Hydrogen Steel Production Route and Its Difference from Conventional Processes


In the hydrogen-based direct reduction process, iron ore is reduced in a solid state, and in the ultimate horizon, green hydrogen will replace natural gas as the reducing agent. The product of this process is sponge iron or DRI, which is then melted in an electric arc furnace and converted to steel. At first glance, this route seems like a clean, efficient, and carbon-reduction-compliant solution; however, from the perspective of refractory technology, this change in route creates entirely different operating conditions. The most significant difference between the H-DRI-based electric arc furnace and conventional routes based on scrap or carbon-containing DRI is the elimination or drastic reduction of carbon from the process feed.

The Role of Carbon in Process Stability and Refractory Protection

In the classic operation of an electric arc furnace using carbon-containing DRI, the carbon in the feed plays a multifaceted role in process stability.
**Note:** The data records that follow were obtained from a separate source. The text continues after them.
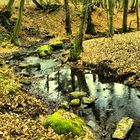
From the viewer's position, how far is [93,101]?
58.4ft

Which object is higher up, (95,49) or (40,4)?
(40,4)

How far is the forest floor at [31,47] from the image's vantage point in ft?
44.3

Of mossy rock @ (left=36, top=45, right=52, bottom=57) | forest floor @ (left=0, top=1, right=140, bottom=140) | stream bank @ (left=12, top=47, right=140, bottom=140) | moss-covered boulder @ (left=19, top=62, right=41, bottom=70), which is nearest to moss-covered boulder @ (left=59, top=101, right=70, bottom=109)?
stream bank @ (left=12, top=47, right=140, bottom=140)

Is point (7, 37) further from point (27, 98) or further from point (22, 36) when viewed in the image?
point (27, 98)

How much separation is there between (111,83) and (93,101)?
3450mm

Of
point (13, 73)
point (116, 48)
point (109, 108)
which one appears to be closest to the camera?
point (109, 108)

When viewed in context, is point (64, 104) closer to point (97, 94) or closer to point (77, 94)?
point (77, 94)

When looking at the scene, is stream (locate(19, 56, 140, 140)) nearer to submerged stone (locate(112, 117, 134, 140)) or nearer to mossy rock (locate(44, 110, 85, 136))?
submerged stone (locate(112, 117, 134, 140))

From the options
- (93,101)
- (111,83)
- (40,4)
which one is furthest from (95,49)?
(40,4)

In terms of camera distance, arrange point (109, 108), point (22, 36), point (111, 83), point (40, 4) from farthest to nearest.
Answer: point (40, 4) < point (22, 36) < point (111, 83) < point (109, 108)

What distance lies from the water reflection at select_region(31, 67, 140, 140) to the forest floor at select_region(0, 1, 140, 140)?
111 cm

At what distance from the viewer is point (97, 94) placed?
19203mm

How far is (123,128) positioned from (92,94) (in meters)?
5.36

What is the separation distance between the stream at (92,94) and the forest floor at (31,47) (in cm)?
106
The combustion and reaction of carbon in the molten bath produce carbon monoxide bubbles. These bubbles make the slag foamy, causing the electrodes to be partially covered by the slag layer. The formation of foamy slag, in addition to improving heat transfer and increasing thermal efficiency, plays a crucial protective role against the direct radiation of the arc to the furnace walls. Under such conditions, thermal efficiency can reach over 93%. At the same time, the presence of carbon helps reduce the FeO content in the slag, thereby reducing the chemical attack intensity of the slag on the refractory lining.

Consequences of Carbon Elimination in the H-DRI Route

In the H-DRI route, this key mechanism is largely eliminated. The absence of carbon means the elimination of part of the chemical energy input to the process. On the other hand, the production of carbon monoxide and, consequently, the formation of foamy slag are severely limited. In the absence of this protective layer, the electric arc radiates more intensely to the walls and sensitive areas of the furnace body. The direct consequence of this situation is an increase in local thermal load, intensification of thermal shocks, and an increase in the wear rate of the refractory lining at critical points in the furnace.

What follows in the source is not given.